Eric Hacopian, an Armenian political analyst with The Civilitas Foundation, dismissed the official accounts absolving Azerbaijan of ethnic cleansing.
“The UN visit was a much-ridiculed joke,” he said. “No one takes their report seriously.”
Noting how it was conducted by the Azerbaijani branch office after the atrocities were committed and cleaned up, Hacopian said he watched videos of alleged abuses posted by the soldiers themselves. And while only a handful of Armenians remained in the territory to testify, the UN’s greatest omission was not visiting the countryside villages from which the residents fled.
The truth will come out, he said.
And this is Asaturyan’s next major project. Working with a team of international specialists, she will prepare an academic paper comparing the trauma from 2020 to the trauma experienced by refugees now. To be peer reviewed and professionally published in a reputable journal, it will evaluate and then establish eyewitness accounts as fact.
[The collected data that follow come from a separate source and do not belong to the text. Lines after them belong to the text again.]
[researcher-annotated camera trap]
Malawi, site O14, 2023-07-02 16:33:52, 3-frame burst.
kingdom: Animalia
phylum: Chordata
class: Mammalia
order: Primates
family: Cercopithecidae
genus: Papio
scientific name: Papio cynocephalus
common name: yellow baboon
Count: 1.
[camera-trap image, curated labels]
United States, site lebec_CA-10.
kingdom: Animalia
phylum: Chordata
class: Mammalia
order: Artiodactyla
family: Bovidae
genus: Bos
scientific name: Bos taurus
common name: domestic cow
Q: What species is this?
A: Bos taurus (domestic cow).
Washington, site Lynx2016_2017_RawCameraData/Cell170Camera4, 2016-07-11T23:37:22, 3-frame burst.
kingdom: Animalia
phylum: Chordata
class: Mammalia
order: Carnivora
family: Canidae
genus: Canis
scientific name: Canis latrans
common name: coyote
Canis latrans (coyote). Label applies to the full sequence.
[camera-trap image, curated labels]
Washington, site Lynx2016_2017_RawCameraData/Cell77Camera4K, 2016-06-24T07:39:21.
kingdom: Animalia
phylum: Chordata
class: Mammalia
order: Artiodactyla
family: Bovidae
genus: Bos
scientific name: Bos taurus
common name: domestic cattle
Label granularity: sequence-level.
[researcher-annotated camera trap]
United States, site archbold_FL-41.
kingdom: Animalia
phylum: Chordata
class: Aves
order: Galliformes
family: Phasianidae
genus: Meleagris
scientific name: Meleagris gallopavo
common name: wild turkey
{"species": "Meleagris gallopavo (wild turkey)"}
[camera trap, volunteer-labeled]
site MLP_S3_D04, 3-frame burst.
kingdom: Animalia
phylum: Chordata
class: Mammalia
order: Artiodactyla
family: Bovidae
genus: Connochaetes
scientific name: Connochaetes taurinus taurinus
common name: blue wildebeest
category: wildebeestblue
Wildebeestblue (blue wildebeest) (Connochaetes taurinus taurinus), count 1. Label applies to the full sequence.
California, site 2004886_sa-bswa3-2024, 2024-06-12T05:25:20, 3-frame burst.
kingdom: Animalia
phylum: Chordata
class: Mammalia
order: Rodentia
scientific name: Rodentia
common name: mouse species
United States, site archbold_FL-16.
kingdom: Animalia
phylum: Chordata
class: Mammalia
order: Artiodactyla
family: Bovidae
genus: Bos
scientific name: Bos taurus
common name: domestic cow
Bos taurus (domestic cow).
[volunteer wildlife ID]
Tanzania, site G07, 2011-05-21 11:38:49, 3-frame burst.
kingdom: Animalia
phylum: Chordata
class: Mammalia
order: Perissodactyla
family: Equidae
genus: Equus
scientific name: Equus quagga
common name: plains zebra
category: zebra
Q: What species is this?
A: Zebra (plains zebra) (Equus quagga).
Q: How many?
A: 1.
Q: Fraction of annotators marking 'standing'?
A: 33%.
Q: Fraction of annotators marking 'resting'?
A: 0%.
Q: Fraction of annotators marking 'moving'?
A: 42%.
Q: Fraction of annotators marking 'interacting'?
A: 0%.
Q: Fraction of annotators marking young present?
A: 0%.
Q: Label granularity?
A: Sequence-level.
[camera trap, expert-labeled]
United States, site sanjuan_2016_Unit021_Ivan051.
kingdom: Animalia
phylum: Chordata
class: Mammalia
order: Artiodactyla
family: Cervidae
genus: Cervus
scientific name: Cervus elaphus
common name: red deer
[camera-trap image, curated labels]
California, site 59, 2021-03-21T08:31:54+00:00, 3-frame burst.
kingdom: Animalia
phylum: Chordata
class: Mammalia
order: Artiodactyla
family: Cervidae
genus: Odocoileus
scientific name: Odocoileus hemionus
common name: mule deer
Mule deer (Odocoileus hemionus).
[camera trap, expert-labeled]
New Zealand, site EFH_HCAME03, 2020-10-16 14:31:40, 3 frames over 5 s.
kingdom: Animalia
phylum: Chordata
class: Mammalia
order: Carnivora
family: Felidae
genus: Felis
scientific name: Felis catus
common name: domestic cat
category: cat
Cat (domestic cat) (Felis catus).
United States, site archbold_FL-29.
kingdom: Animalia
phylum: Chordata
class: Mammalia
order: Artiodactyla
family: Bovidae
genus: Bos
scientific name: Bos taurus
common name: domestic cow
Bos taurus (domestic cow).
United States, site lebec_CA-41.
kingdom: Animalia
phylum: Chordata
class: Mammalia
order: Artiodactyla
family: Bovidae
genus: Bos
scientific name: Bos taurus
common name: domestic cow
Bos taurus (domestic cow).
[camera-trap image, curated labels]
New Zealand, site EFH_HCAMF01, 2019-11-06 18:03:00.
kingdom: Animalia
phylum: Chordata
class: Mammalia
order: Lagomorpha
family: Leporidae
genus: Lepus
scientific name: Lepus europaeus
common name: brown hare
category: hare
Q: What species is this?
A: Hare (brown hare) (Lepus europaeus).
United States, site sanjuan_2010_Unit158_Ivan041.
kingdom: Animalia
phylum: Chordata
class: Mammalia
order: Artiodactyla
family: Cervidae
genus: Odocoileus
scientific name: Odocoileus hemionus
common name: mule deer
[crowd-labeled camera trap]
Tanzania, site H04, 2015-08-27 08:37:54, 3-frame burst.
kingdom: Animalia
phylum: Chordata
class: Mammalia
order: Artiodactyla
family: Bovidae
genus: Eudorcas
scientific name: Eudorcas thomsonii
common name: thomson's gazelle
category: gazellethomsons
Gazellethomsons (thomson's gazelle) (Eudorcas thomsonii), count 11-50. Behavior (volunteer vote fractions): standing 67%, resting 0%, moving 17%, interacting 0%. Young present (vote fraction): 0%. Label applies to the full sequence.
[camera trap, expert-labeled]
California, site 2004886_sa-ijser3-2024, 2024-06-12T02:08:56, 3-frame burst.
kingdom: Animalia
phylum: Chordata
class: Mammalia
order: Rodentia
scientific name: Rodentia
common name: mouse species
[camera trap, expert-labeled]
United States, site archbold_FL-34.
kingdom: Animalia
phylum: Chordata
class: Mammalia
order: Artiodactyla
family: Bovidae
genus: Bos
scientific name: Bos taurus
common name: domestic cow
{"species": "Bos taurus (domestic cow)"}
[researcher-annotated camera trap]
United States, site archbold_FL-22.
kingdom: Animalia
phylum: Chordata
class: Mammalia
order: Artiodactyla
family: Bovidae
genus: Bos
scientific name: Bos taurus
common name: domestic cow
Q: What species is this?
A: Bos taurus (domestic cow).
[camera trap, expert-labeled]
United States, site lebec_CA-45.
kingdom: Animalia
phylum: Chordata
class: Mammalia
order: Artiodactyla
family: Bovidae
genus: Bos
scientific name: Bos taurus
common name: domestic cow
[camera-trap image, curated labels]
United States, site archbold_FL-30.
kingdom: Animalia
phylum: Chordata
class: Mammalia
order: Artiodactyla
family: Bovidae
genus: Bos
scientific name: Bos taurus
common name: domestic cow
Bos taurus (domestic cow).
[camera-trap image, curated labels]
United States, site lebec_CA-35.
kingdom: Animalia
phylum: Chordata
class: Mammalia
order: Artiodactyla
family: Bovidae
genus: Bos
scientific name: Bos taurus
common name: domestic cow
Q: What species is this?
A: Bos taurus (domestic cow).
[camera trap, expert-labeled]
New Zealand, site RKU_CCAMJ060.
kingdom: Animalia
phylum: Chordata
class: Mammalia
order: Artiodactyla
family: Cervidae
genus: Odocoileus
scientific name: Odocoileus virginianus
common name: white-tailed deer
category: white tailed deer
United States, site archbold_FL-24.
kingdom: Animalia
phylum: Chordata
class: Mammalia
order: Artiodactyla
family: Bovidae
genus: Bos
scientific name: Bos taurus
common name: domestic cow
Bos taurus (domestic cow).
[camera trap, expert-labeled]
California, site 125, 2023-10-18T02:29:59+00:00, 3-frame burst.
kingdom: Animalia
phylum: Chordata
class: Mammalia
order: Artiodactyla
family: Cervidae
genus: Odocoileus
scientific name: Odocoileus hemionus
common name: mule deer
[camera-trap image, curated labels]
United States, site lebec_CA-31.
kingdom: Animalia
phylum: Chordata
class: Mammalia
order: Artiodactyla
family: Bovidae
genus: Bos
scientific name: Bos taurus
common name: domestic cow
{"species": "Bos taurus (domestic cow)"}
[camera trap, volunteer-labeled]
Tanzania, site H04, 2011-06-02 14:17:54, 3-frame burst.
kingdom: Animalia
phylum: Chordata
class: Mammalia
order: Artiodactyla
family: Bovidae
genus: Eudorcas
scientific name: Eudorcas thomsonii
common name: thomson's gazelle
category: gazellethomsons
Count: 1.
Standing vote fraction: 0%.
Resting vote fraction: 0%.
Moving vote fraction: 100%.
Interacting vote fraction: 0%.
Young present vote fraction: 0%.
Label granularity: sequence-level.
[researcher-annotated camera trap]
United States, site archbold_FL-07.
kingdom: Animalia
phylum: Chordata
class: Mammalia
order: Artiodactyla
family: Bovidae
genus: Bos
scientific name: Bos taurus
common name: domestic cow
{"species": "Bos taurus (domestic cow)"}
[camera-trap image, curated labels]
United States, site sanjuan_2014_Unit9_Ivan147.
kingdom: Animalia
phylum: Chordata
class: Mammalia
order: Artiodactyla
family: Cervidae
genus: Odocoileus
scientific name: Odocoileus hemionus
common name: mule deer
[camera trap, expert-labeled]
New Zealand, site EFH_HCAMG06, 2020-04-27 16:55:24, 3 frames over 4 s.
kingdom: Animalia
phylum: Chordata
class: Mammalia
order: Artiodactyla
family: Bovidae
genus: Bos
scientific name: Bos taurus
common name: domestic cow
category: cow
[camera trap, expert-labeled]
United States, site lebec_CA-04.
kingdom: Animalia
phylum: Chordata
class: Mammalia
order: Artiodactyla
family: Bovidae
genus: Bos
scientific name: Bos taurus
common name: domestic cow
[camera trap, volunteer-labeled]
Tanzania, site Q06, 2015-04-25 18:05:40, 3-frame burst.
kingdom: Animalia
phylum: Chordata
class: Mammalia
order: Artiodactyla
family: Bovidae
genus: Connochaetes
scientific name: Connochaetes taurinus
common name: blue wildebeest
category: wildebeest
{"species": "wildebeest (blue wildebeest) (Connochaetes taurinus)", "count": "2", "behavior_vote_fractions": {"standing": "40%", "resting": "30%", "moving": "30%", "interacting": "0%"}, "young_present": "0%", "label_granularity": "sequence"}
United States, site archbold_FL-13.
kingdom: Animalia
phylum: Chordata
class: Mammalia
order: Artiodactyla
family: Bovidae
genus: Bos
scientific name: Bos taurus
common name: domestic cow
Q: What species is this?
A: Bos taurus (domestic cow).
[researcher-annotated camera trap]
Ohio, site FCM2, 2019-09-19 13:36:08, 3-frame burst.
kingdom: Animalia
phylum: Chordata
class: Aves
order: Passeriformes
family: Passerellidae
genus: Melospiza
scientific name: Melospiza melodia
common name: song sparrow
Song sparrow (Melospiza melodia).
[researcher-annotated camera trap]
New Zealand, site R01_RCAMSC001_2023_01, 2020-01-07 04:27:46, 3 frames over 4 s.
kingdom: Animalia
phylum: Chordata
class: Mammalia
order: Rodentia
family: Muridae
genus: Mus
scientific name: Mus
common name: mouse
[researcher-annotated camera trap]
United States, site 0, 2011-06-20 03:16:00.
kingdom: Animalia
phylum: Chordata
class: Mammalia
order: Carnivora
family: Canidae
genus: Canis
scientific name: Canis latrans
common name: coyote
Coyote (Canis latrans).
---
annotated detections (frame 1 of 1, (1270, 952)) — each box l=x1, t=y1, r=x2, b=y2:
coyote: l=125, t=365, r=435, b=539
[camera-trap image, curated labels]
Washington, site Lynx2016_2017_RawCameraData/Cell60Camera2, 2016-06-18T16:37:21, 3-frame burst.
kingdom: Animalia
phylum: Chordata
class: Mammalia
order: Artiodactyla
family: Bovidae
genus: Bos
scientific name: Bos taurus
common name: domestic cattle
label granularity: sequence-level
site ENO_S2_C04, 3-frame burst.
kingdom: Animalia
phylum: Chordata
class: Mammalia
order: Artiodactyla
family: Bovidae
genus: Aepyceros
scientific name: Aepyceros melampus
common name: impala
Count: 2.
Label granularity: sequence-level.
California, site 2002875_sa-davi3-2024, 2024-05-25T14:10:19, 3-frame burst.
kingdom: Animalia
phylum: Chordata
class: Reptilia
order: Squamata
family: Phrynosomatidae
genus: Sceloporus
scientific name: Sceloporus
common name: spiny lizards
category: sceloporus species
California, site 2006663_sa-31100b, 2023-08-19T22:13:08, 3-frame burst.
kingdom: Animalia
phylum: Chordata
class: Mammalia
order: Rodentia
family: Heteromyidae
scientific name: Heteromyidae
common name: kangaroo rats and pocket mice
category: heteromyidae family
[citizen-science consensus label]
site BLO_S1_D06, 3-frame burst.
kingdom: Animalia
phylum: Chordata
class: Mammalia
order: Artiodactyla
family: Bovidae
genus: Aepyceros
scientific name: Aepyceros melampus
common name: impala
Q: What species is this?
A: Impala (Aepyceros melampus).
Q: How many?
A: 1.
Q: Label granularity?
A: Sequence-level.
Many have told Asaturyan secondhand stories of rape, beheading, and death by burning. Anonymous text messages told them they had 24 hours before the Lachin corridor closed for good, followed by other messages encouraging them to integrate into Azerbaijan. But one grandmother, who with her husband had at first sat on their front porch with gun in hand to defend their land, related the experience of why they left.
They beat a pregnant woman, she said, who later died of internal bleeding.
Nagorno-Karabakh officials reported that ten civilians—including five children—died in the Azerbaijani offensive that killed at least 200 soldiers. At least 400 others were wounded.
For these and the other 100,000 displaced, the relief work continues.
AGBU is refitting part of its center in Yerevan to house 170 people displaced from Artsakh. AMAA will continue to pay the salaries of its 79 Artsakh staff workers for a full year. ACC is preparing new believers for baptism and discipleship. And alongside its regular counseling sessions, FTL has provided emergency aid for over 500 families.
But why are they there in the first place, and not in their historic homeland? Even the monks have departed their monasteries—said to be the first time in 1,700 years that there are no Armenian Christian prayers in Artsakh.
“There is a natural instinct to protect your life and family,” said Asaturyan. “But the way they left—something happened.”